Sombras de Silêncio #284

A forma simplista com que Girolme descreveu os seus últimos anos levou o presidente a entrar numa espiral de perguntas. Girolme lá foi respondendo conforme a memória lhe permitia. Em relação ao incidente do atentado falhado tiveram que ser os polícias a adiantar mais pormenores. O doutor António referiu então para os polícias que, dadas as circunstâncias, Miguel Girolme deveria permanecer no anonimato e ninguém poderia sonhar que ele tinha evitado o atentado. Arriscava-se a que algum jornalista mais abelhudo descobrisse a história da sua vida. Ainda assim, muitas dúvidas prevaleciam. O doutor António mandou então que os polícias se retirassem e arrastou a conversa com Girolme até ao jantar. As favas com chouriço chegaram cerca de uma hora antes do pôr-do-sol, enquanto Girolme descrevia a forma como veio a conhecer Bilinho no caminho para Moura. Quando acabaram de jantar, o mordomo chegou-se à mesa e colocou-se junto do presidente, confidenciando-lhe que tinha novidades do diretor da PIDE, que estava ao telefone. O presidente levantou-se, pediu desculpa pela ausência e seguiu para o interior do forte, regressando cerca de vinte minutos depois.

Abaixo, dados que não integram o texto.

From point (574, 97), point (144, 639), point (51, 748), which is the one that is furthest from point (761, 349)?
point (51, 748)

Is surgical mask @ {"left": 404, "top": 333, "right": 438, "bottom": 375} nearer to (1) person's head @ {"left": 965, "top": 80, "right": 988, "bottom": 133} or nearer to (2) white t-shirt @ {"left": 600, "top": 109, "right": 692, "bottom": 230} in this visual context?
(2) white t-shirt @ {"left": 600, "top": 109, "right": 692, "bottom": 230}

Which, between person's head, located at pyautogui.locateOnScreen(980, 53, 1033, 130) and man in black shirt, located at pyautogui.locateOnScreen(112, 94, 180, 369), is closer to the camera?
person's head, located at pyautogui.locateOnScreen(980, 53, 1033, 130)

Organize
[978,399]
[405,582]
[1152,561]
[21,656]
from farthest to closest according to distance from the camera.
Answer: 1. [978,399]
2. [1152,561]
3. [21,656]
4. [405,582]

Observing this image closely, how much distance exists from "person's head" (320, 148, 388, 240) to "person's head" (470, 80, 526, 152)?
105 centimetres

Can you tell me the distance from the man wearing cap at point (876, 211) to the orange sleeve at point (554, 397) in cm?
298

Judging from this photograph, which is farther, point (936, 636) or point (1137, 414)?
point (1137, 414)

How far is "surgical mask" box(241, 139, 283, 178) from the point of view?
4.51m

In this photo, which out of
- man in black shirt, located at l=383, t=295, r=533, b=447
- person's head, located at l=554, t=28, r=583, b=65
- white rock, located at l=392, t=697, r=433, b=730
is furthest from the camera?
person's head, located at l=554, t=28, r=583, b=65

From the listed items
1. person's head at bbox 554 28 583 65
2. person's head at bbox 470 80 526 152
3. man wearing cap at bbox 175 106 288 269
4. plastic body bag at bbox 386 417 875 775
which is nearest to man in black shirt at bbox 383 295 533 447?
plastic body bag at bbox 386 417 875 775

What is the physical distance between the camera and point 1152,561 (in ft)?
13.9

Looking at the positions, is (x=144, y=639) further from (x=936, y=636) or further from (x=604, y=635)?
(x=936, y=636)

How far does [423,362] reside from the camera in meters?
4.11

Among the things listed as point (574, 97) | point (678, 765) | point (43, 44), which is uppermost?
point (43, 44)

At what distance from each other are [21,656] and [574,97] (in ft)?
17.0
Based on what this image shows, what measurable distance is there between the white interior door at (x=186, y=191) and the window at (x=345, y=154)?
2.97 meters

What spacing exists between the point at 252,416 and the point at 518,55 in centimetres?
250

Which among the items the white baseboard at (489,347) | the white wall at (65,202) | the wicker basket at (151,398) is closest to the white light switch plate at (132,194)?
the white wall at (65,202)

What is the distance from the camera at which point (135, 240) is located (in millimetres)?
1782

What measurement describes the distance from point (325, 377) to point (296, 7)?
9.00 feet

Entretanto, Girolme levantou-se e, de forma envergonhada, começou a passear o seu fato novo, lamentando apenas que Bilinho não estivesse ali. Seguiu depois até à muralha para espreitar o mar e regressou de seguida. Pensou então que o reencontro inesperado até poderia ser um bom augúrio para um outro reencontro há muito desejado. Todavia, sabia que tinha a esperança presa por um fio invisível. Alheado, enquanto caminhava pelo pátio, ao chegar ao guarda-sol deu um ligeiro pulo para cima da cadeira de lona onde tinha estado sentado o doutor António. A cadeira cedeu um pouco e ouviu-se uma chiadeira abafada. Se não fosse por ser magro, certamente Girolme acabaria no chão. A cadeira aguentou e ele levantou-se de imediato pois não queria ser tomado por um convidado ingrato. Sentou-se então na outra cadeira e o doutor António chegou logo de seguida. O anfitrião permaneceu de pé, em frente a Girolme e pôs as mãos sobre a mesa.

– Meu Deus, o que é que eu fiz! – exclamou o doutor António, taciturno.